**ESTRATTO SELEZIONATO:**
^^^^^^^^^^^^^^^^
Io personalmente credo che sia possibile definire una "anormalità" del funzionamento psichico, e quindi una "normalità", dipendenti da variabili personali, biologiche, familiari, sociali, etiche, esistenziali; credo che il "matto" esista e che alcune patologie debbano essere affrontate con molta competenza e utilizzando tutti gli strumenti provenienti dai vari ambiti disciplinari. In alcuni casi di schizofrenia, personalità borderline, disturbi gravi dell'umore, forse dobbiamo porci come obiettivo più il contenimento e il riadattamento della persona, al fine di garantirle un'opportunità di vita il più possibile decorosa, piuttosto che un risanamento completo e una definitiva remissione dei sintomi. Ritengo che, in questi casi, la diagnosi sia fondamentale, anche e soprattutto per non creare false illusioni nel soggetto e nei familiari; e che sia fondamentale per gli operatori, in quanto mettersi nella posizione del "io ti salverò" è pericoloso e improduttivo. E' auspicabile che la diagnosi venga fatta in maniera congiunta e in equipe, quindi medici psichiatri e psicologi psicoterapeuti devono unire al massimo le loro forze per un lavoro produttivo e realistico. E' necessario superare alcune posizioni di antagonismo e di sfida che ancora resistono tra professionisti medici e psicologi, in cui soprattutto in campo istituzionale e anche nell'immaginario collettivo (purtroppo!), il medico viene vissuto come l'esperto e lo psicologo come una figura complementare, aggiuntiva. In realtà la complementarietà c'è e va intesa nella peculiarità degli interventi e nell'unione degli stessi, in modo da istituire una forza unica efficace ed efficiente.

Sono favorevole alle diagnosi psichiatriche classiche, quelle descrittive e categoriali, anzi talvolta le ritengo facilitanti il lavoro terapeutico, oltre che capaci di mettere ordine in situazioni di caos. Nello stesso tempo, questo tipo di diagnosi non è sufficiente se è semplicemente fine a se stessa; infatti l'obiettivo non è quello di restringere il campo per semplificare il lavoro, bensì per evidenziarne la complessità e, se la diagnosi categoriale ci può aiutare, ben venga. Al contempo è importante metterci nella sempre nella posizione del "significato" del sintomo, del suo messaggio sontinteso, cioè in una prospettiva di metacomunicazione. Mi riferisco all'importanza della visione dinamica della sintomatologia, sia in senso intrapsichico che in relazione all'altro, quindi in un gioco delle parti.
^^^^^^^^^^^^^^^^
**DATI ARCHIVIATI:**
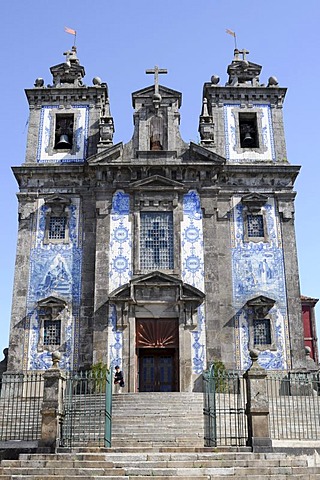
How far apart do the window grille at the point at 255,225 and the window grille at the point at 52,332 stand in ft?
26.8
^^^^^^^^^^^^^^^^
**ESERCIZI:**
1) Elenca tutte le variabili da cui, secondo il brano sulla diagnosi psichiatrica, dipendono la "normalità" e l'"anormalità" del funzionamento psichico.
2) Prosegui il brano sulla diagnosi psichiatrica con un nuovo paragrafo che venga dopo la sua ultima frase.
Il materiale non ha alcun ruolo in questi esercizi.

**RISPOSTE PER ESERCIZIO:**
1) personali, biologiche, familiari, sociali, etiche, esistenziali

2)
Io sono fermamente convinta che il disagio umano, in tutte le sue manifestazioni, possa essere affrontato in modo incrociato, sia a livello medico che psicologico, in particolare per le patologie in cui e` evidente una maggiore invasività della sintomatologia e una maggiore destrutturazione della personalità. Il mio auspicio è che noi psicologi e psicoterapeuti non ricadiamo in posizioni di antagonismo e di sfida nei confronti dei nostri colleghi medici e psichiatri, così come, soprattutto nel passato, si tendeva ad attribuire credito e potere a certi professionisti piuttosto che ad altri, assegnando alla psicologia un ruolo marginale.

Nella mia esperienza clinica e professionale, ho riscontrato che alcuni colleghi sono convinti che le malattie psichiche gravi si possano affrontare e curare con i soli strumenti psicologici, così come alcuni medici, purtroppo sempre più quelli di base, adottano misure farmacologiche per disagi di chiara competenza psicologica, come ansia generalizzata, insoddisfazioni personali, inflessioni dell'umore, paure, ecc. In alcuni di questi casi è evidente l'ostinazione, talora non pienamente consapevole, di voler permanere in posizioni di idealizzazione narcisistica, assolutamente deleteria per chi si affida a noi, confidando nelle nostre competenze e nella nostra buona fede.

Credo che una buona formazione, sia tecnica che psicologica, possa garantire il superamento di queste rigidità, al fine di non giungere mai a sfiorare l'abuso delle competenze e del potere.

Non dobbiamo mai dimenticare che il nostro obiettivo primario è il bene della persona e quindi la ricerca della misura di intervento più idonea alla sua realizzazione.